» **Given text**
━━━━━━━━━━
Pedro then pointed out his older patch, and so we arrive at this
patch. The GDB changes here are mostly Pedro's work, but updated by
me (Andrew), any mistakes are mine.
The tests here are a combinations of everyone's work, and the commit
message is new, but copies bits from everyone's earlier work.
Problem Description
===================
Bug PR gdb/21699 makes the observation that using $_as_string with
GDB's printf can cause GDB to print unexpected data from the
inferior. The reproducer is pretty simple:
#include <stddef.h>
static char arena[100];
/* Override malloc() so value_coerce_to_target() gets a known
pointer, and we know we"ll see an error if $_as_string() gives
a string that isn't null terminated. */
void
*malloc (size_t size)
{
memset (arena, 'x', sizeof (arena));
if (size > sizeof (arena))
return NULL;
return arena;
}
int
main ()
{
return 0;
}
And then in a GDB session:
$ gdb -q test
Reading symbols from /tmp/test...
(gdb) start
Temporary breakpoint 1 at 0x4004c8: file test.c, line 17.
Starting program: /tmp/test
Temporary breakpoint 1, main () at test.c:17
17 return 0;
(gdb) printf "%s\n", $_as_string("hello")
"hello"xxxxxxxxxxxxxxxxxxxxxxxxxxxxxxxxxxxxxxxxxxx
(gdb) quit
The problem above is caused by how value_cstring is used within
py-value.c, but once we understand the issue then it turns out that
value_cstring is used in an unexpected way in many places within GDB.
Within py-value.c we have a null-terminated C-style string. We then
pass a pointer to this string, along with the length of this
string (so not including the null-character) to value_cstring.
━━━━━━━━━━
» **Input data**
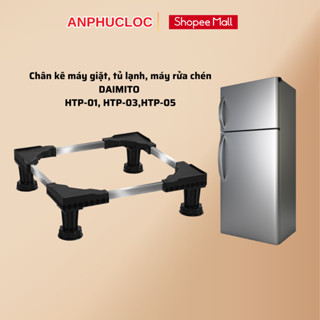 Chân Kê Máy Giặt Tủ Lạnh inox HTP [Hỏa tốc HCM]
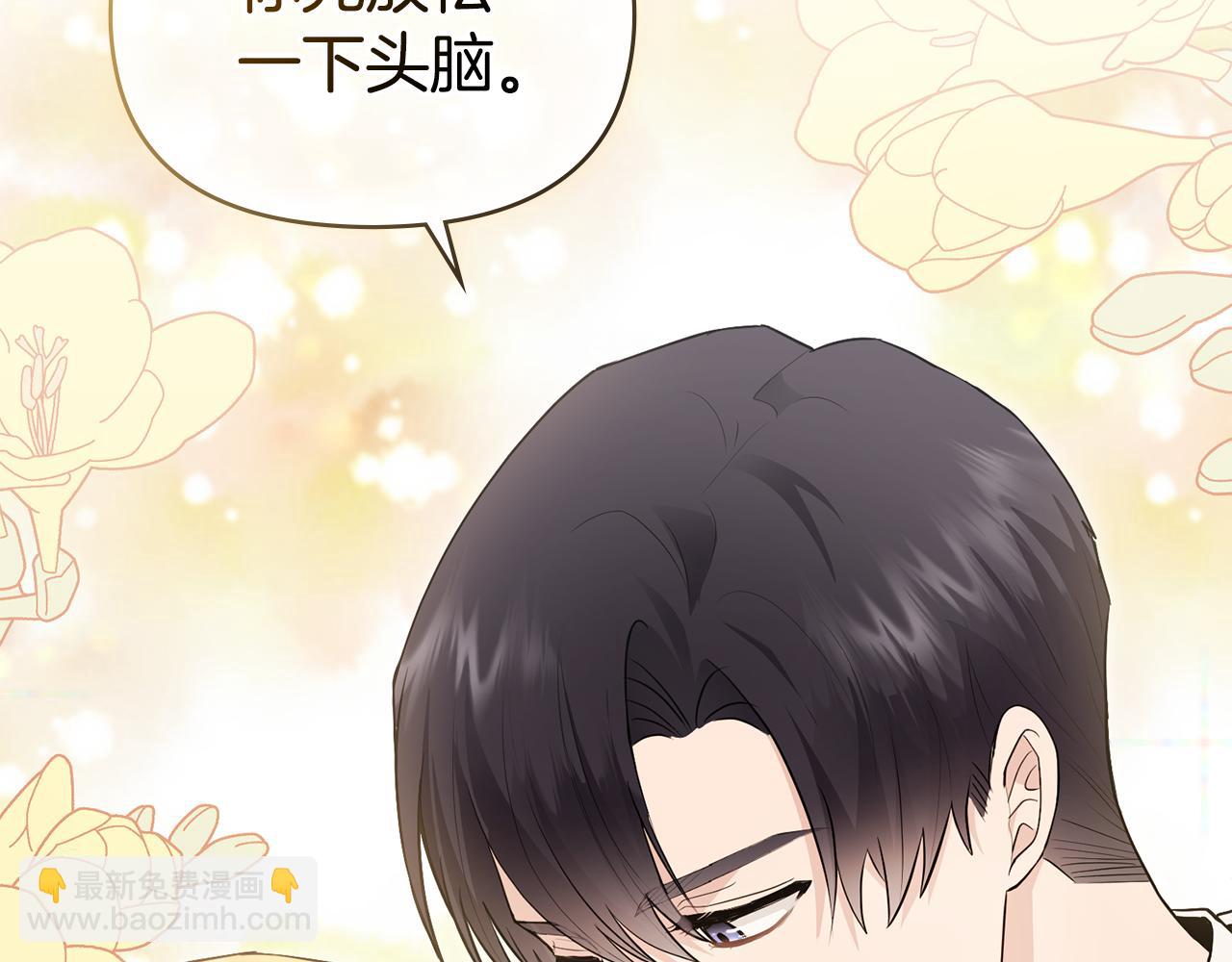 公爵大人，請別太靠近 - 第32話 光與黑暗(3/4) - 5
━━━━━━━━━━
» **Problem 1**
In the GDB commit message above, list every command typed after a "(gdb)" prompt in the session it shows.
» **Problem 2**
Carry on writing the GDB commit message from the point where it stops.

» **Expected output 1**
- start
- printf "%s\n", $_as_string("hello")
- quit

» **Expected output 2**
In value_cstring GDB allocates an array value of the given character
type, and copies in requested number of characters. However
value_cstring does not add a null-character of its own. This means
that the value created by calling value_cstring is only
null-terminated if the null-character is included in the passed in
length. In py-value.c this is not the case, and indeed, in most uses
of value_cstring, this is not the case.
When GDB tries to print one of these strings the value contents are
pushed to the inferior, and then read back as a C-style string, that
is, GDB reads inferior memory until it finds a null-terminator. For
the py-value.c case, no null-terminator is pushed into the inferior,
so GDB will continue reading inferior memory until a null-terminator
is found, with unpredictable results.
Patch Description
=================
The first thing this patch does is better define what the arguments
for the two function value_cstring and value_string should represent.
The comments in the header file are updated to describe whether the
length argument should, or should not, include a null-character.
Also, the data argument is changed to type gdb_byte. The functions as
they currently exist will handle wide-characters, in which case more
than one 'char' would be needed for each character. As such using
gdb_byte seems to make more sense.
To avoid adding casts throughout GDB, I've also added an overload that
still takes a 'char *', but asserts that the character type being used
is of size '1'.
The value_cstring function is now responsible for adding a null
character at the end of the string value it creates.
However, once we start looking at how value_cstring is used, we
realise there's another, related, problem. Not every language's
strings are null terminated. Fortran and Ada strings, for example,
are just an array of characters, GDB already has the function
value_string which can be used to create such values.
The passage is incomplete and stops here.